**About this exercise**
Please set down each line of the data again, unchanged.

Extracted data entries:
----------------------------------------
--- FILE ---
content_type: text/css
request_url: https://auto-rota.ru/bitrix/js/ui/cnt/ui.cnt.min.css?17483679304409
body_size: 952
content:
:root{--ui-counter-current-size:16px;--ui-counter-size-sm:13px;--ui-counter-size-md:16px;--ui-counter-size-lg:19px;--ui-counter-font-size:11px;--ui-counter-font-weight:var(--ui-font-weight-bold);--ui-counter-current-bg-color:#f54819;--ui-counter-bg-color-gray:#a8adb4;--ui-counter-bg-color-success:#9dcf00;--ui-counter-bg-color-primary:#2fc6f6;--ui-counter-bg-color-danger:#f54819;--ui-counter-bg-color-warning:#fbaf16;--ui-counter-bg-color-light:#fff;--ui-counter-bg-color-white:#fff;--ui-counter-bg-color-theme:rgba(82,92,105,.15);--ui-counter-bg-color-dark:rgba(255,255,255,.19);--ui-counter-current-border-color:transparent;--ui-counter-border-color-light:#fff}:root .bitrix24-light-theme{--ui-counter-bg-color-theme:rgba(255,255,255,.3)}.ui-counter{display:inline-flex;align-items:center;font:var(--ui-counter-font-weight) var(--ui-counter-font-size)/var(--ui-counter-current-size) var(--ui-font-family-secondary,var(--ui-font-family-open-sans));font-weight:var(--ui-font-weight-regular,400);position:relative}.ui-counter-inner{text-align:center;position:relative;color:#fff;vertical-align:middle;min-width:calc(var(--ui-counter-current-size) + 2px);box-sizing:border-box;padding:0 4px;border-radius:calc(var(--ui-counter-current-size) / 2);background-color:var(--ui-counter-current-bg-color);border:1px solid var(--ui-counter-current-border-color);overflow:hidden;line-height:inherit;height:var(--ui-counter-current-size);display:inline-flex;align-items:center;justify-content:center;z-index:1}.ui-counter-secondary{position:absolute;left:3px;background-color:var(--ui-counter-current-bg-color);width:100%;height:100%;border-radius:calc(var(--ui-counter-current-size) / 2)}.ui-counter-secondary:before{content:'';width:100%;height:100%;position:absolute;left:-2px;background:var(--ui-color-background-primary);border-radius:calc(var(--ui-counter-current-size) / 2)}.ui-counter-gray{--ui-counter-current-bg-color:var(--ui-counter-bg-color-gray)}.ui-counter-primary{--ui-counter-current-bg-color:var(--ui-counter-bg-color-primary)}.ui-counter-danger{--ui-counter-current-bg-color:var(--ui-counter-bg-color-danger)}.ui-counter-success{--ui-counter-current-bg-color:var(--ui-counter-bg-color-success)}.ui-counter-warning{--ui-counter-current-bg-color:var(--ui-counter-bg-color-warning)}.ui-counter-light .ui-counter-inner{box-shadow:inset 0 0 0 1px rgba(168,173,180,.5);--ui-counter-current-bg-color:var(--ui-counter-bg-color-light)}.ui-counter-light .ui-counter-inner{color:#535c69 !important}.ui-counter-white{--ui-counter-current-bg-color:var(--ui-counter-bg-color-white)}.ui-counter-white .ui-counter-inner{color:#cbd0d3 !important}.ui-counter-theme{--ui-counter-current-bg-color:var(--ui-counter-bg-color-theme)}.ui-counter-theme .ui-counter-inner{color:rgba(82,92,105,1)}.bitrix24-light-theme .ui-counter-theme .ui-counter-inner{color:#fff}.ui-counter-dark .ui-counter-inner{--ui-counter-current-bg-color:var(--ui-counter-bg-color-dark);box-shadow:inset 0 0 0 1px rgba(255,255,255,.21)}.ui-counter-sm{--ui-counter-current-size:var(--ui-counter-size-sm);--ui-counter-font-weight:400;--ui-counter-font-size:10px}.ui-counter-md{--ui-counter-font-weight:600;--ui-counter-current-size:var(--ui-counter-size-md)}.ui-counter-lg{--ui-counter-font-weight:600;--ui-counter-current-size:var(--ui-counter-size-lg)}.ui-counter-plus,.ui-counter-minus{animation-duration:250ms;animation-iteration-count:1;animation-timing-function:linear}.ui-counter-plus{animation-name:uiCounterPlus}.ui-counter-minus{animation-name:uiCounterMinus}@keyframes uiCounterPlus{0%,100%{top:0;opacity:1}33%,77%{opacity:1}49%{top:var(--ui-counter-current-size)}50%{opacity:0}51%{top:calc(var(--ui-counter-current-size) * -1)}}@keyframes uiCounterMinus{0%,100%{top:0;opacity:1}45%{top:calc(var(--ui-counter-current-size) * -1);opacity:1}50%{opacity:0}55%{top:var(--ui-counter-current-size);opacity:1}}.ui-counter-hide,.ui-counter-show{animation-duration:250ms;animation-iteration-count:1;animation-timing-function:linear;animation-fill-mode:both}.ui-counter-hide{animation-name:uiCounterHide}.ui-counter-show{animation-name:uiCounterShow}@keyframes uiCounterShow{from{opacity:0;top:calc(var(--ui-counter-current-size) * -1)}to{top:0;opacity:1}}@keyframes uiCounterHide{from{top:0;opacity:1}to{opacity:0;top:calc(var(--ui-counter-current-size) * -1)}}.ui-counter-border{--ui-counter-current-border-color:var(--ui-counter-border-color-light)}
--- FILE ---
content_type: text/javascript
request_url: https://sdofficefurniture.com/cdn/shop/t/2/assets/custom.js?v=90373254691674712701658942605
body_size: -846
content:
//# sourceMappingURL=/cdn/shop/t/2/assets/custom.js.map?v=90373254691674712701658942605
----------------------------------------
**Written solution**
--- FILE ---
content_type: text/css
request_url: https://auto-rota.ru/bitrix/js/ui/cnt/ui.cnt.min.css?17483679304409
body_size: 952
content:
:root{--ui-counter-current-size:16px;--ui-counter-size-sm:13px;--ui-counter-size-md:16px;--ui-counter-size-lg:19px;--ui-counter-font-size:11px;--ui-counter-font-weight:var(--ui-font-weight-bold);--ui-counter-current-bg-color:#f54819;--ui-counter-bg-color-gray:#a8adb4;--ui-counter-bg-color-success:#9dcf00;--ui-counter-bg-color-primary:#2fc6f6;--ui-counter-bg-color-danger:#f54819;--ui-counter-bg-color-warning:#fbaf16;--ui-counter-bg-color-light:#fff;--ui-counter-bg-color-white:#fff;--ui-counter-bg-color-theme:rgba(82,92,105,.15);--ui-counter-bg-color-dark:rgba(255,255,255,.19);--ui-counter-current-border-color:transparent;--ui-counter-border-color-light:#fff}:root .bitrix24-light-theme{--ui-counter-bg-color-theme:rgba(255,255,255,.3)}.ui-counter{display:inline-flex;align-items:center;font:var(--ui-counter-font-weight) var(--ui-counter-font-size)/var(--ui-counter-current-size) var(--ui-font-family-secondary,var(--ui-font-family-open-sans));font-weight:var(--ui-font-weight-regular,400);position:relative}.ui-counter-inner{text-align:center;position:relative;color:#fff;vertical-align:middle;min-width:calc(var(--ui-counter-current-size) + 2px);box-sizing:border-box;padding:0 4px;border-radius:calc(var(--ui-counter-current-size) / 2);background-color:var(--ui-counter-current-bg-color);border:1px solid var(--ui-counter-current-border-color);overflow:hidden;line-height:inherit;height:var(--ui-counter-current-size);display:inline-flex;align-items:center;justify-content:center;z-index:1}.ui-counter-secondary{position:absolute;left:3px;background-color:var(--ui-counter-current-bg-color);width:100%;height:100%;border-radius:calc(var(--ui-counter-current-size) / 2)}.ui-counter-secondary:before{content:'';width:100%;height:100%;position:absolute;left:-2px;background:var(--ui-color-background-primary);border-radius:calc(var(--ui-counter-current-size) / 2)}.ui-counter-gray{--ui-counter-current-bg-color:var(--ui-counter-bg-color-gray)}.ui-counter-primary{--ui-counter-current-bg-color:var(--ui-counter-bg-color-primary)}.ui-counter-danger{--ui-counter-current-bg-color:var(--ui-counter-bg-color-danger)}.ui-counter-success{--ui-counter-current-bg-color:var(--ui-counter-bg-color-success)}.ui-counter-warning{--ui-counter-current-bg-color:var(--ui-counter-bg-color-warning)}.ui-counter-light .ui-counter-inner{box-shadow:inset 0 0 0 1px rgba(168,173,180,.5);--ui-counter-current-bg-color:var(--ui-counter-bg-color-light)}.ui-counter-light .ui-counter-inner{color:#535c69 !important}.ui-counter-white{--ui-counter-current-bg-color:var(--ui-counter-bg-color-white)}.ui-counter-white .ui-counter-inner{color:#cbd0d3 !important}.ui-counter-theme{--ui-counter-current-bg-color:var(--ui-counter-bg-color-theme)}.ui-counter-theme .ui-counter-inner{color:rgba(82,92,105,1)}.bitrix24-light-theme .ui-counter-theme .ui-counter-inner{color:#fff}.ui-counter-dark .ui-counter-inner{--ui-counter-current-bg-color:var(--ui-counter-bg-color-dark);box-shadow:inset 0 0 0 1px rgba(255,255,255,.21)}.ui-counter-sm{--ui-counter-current-size:var(--ui-counter-size-sm);--ui-counter-font-weight:400;--ui-counter-font-size:10px}.ui-counter-md{--ui-counter-font-weight:600;--ui-counter-current-size:var(--ui-counter-size-md)}.ui-counter-lg{--ui-counter-font-weight:600;--ui-counter-current-size:var(--ui-counter-size-lg)}.ui-counter-plus,.ui-counter-minus{animation-duration:250ms;animation-iteration-count:1;animation-timing-function:linear}.ui-counter-plus{animation-name:uiCounterPlus}.ui-counter-minus{animation-name:uiCounterMinus}@keyframes uiCounterPlus{0%,100%{top:0;opacity:1}33%,77%{opacity:1}49%{top:var(--ui-counter-current-size)}50%{opacity:0}51%{top:calc(var(--ui-counter-current-size) * -1)}}@keyframes uiCounterMinus{0%,100%{top:0;opacity:1}45%{top:calc(var(--ui-counter-current-size) * -1);opacity:1}50%{opacity:0}55%{top:var(--ui-counter-current-size);opacity:1}}.ui-counter-hide,.ui-counter-show{animation-duration:250ms;animation-iteration-count:1;animation-timing-function:linear;animation-fill-mode:both}.ui-counter-hide{animation-name:uiCounterHide}.ui-counter-show{animation-name:uiCounterShow}@keyframes uiCounterShow{from{opacity:0;top:calc(var(--ui-counter-current-size) * -1)}to{top:0;opacity:1}}@keyframes uiCounterHide{from{top:0;opacity:1}to{opacity:0;top:calc(var(--ui-counter-current-size) * -1)}}.ui-counter-border{--ui-counter-current-border-color:var(--ui-counter-border-color-light)}
--- FILE ---
content_type: text/javascript
request_url: https://sdofficefurniture.com/cdn/shop/t/2/assets/custom.js?v=90373254691674712701658942605
body_size: -846
content:
//# sourceMappingURL=/cdn/shop/t/2/assets/custom.js.map?v=90373254691674712701658942605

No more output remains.